Short descriptive text snippets –
+-------+
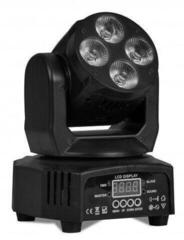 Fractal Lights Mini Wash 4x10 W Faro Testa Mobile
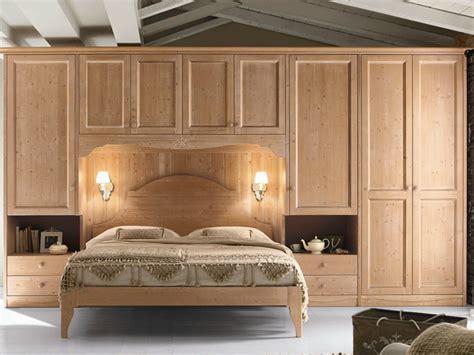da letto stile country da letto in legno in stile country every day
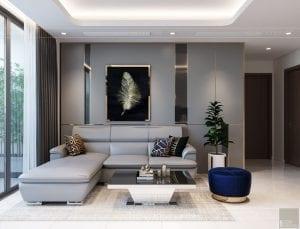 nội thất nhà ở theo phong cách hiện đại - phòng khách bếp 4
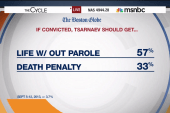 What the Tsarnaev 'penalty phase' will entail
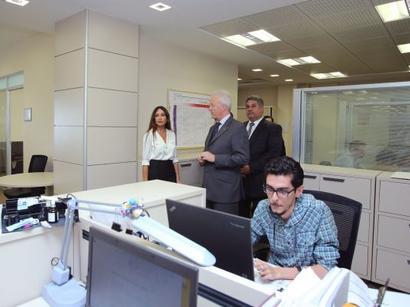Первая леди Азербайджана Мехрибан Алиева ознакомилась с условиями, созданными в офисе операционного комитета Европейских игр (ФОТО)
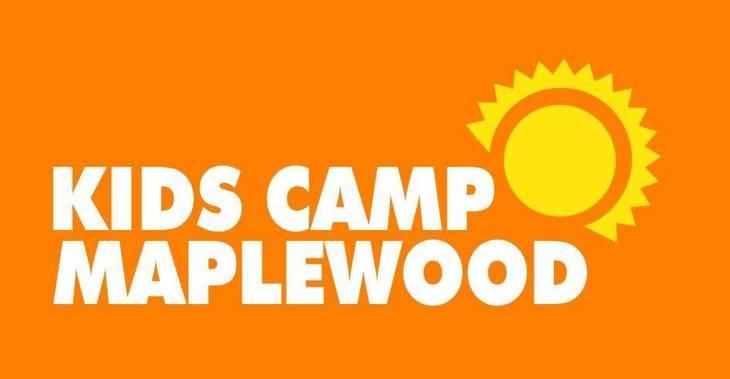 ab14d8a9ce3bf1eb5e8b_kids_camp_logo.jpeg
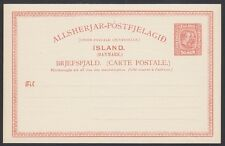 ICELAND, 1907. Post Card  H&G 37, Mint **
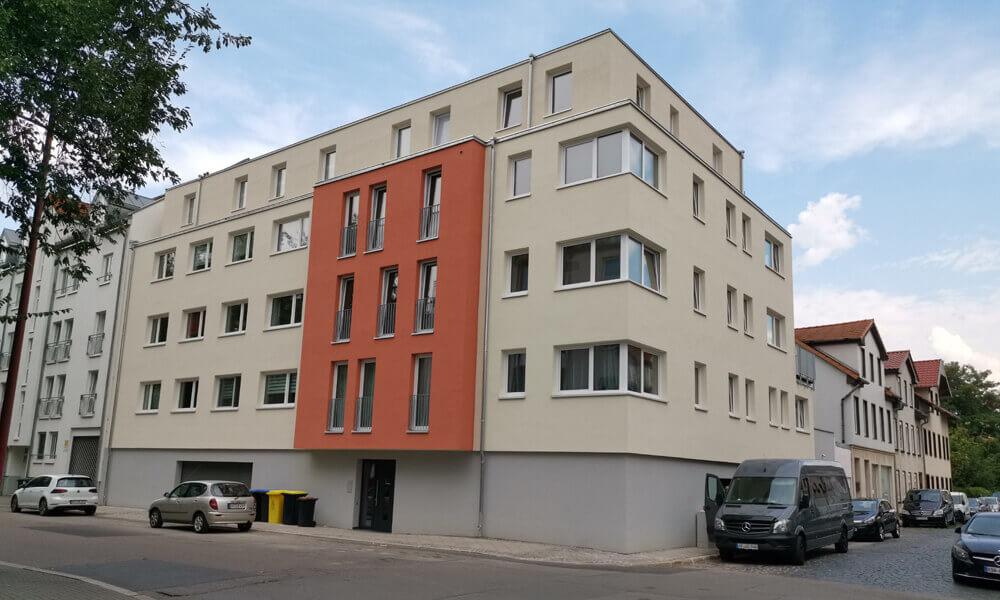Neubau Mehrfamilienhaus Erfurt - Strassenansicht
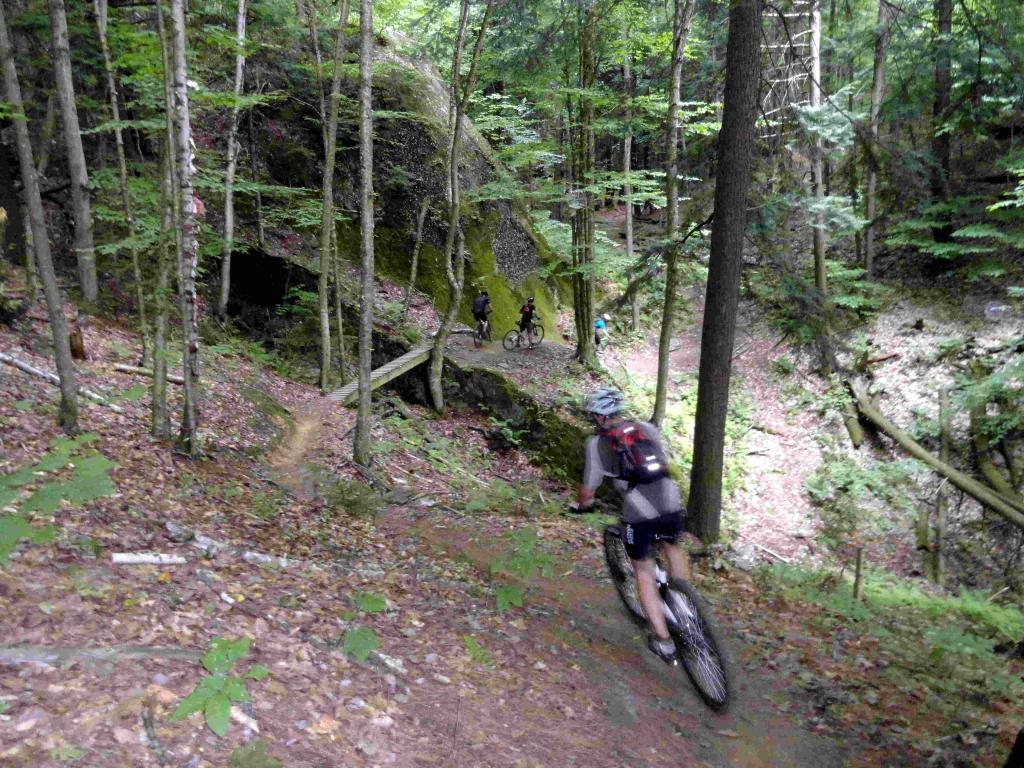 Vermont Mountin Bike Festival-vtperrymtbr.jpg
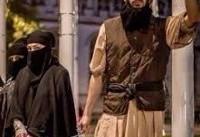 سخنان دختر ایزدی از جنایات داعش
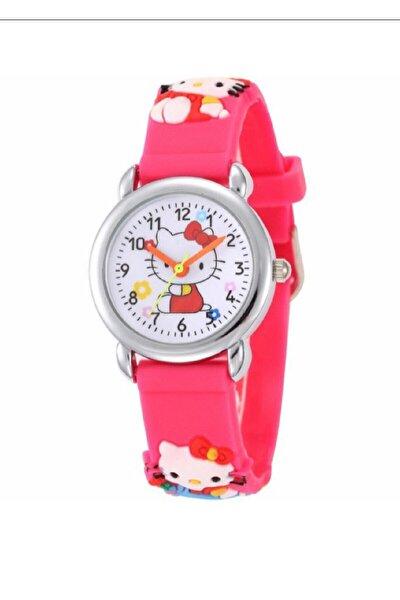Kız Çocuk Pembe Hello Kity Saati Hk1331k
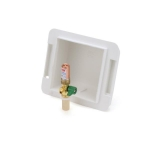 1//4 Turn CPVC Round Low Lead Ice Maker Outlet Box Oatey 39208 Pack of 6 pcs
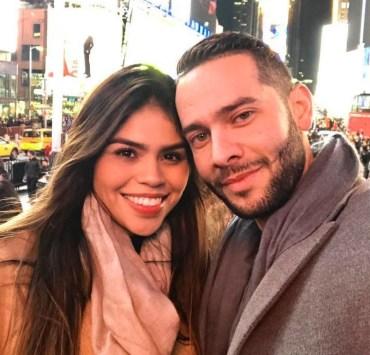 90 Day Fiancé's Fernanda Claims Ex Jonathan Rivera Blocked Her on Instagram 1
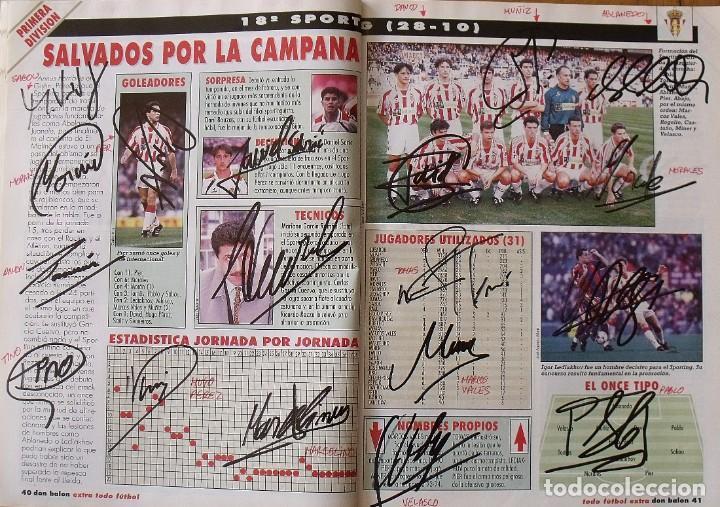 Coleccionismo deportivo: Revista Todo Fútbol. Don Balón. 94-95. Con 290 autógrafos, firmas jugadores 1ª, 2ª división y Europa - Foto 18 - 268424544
+-------+
Problem statement – Print all the entries again exactly as written, but without the pictures.

Exercise response –
 Fractal Lights Mini Wash 4x10 W Faro Testa Mobile
da letto stile country da letto in legno in stile country every day
 nội thất nhà ở theo phong cách hiện đại - phòng khách bếp 4
 What the Tsarnaev 'penalty phase' will entail
Первая леди Азербайджана Мехрибан Алиева ознакомилась с условиями, созданными в офисе операционного комитета Европейских игр (ФОТО)
 ab14d8a9ce3bf1eb5e8b_kids_camp_logo.jpeg
 ICELAND, 1907. Post Card  H&G 37, Mint **
Neubau Mehrfamilienhaus Erfurt - Strassenansicht
 Vermont Mountin Bike Festival-vtperrymtbr.jpg
 سخنان دختر ایزدی از جنایات داعش
Kız Çocuk Pembe Hello Kity Saati Hk1331k
 1//4 Turn CPVC Round Low Lead Ice Maker Outlet Box Oatey 39208 Pack of 6 pcs
 90 Day Fiancé's Fernanda Claims Ex Jonathan Rivera Blocked Her on Instagram 1
 Coleccionismo deportivo: Revista Todo Fútbol. Don Balón. 94-95. Con 290 autógrafos, firmas jugadores 1ª, 2ª división y Europa - Foto 18 - 268424544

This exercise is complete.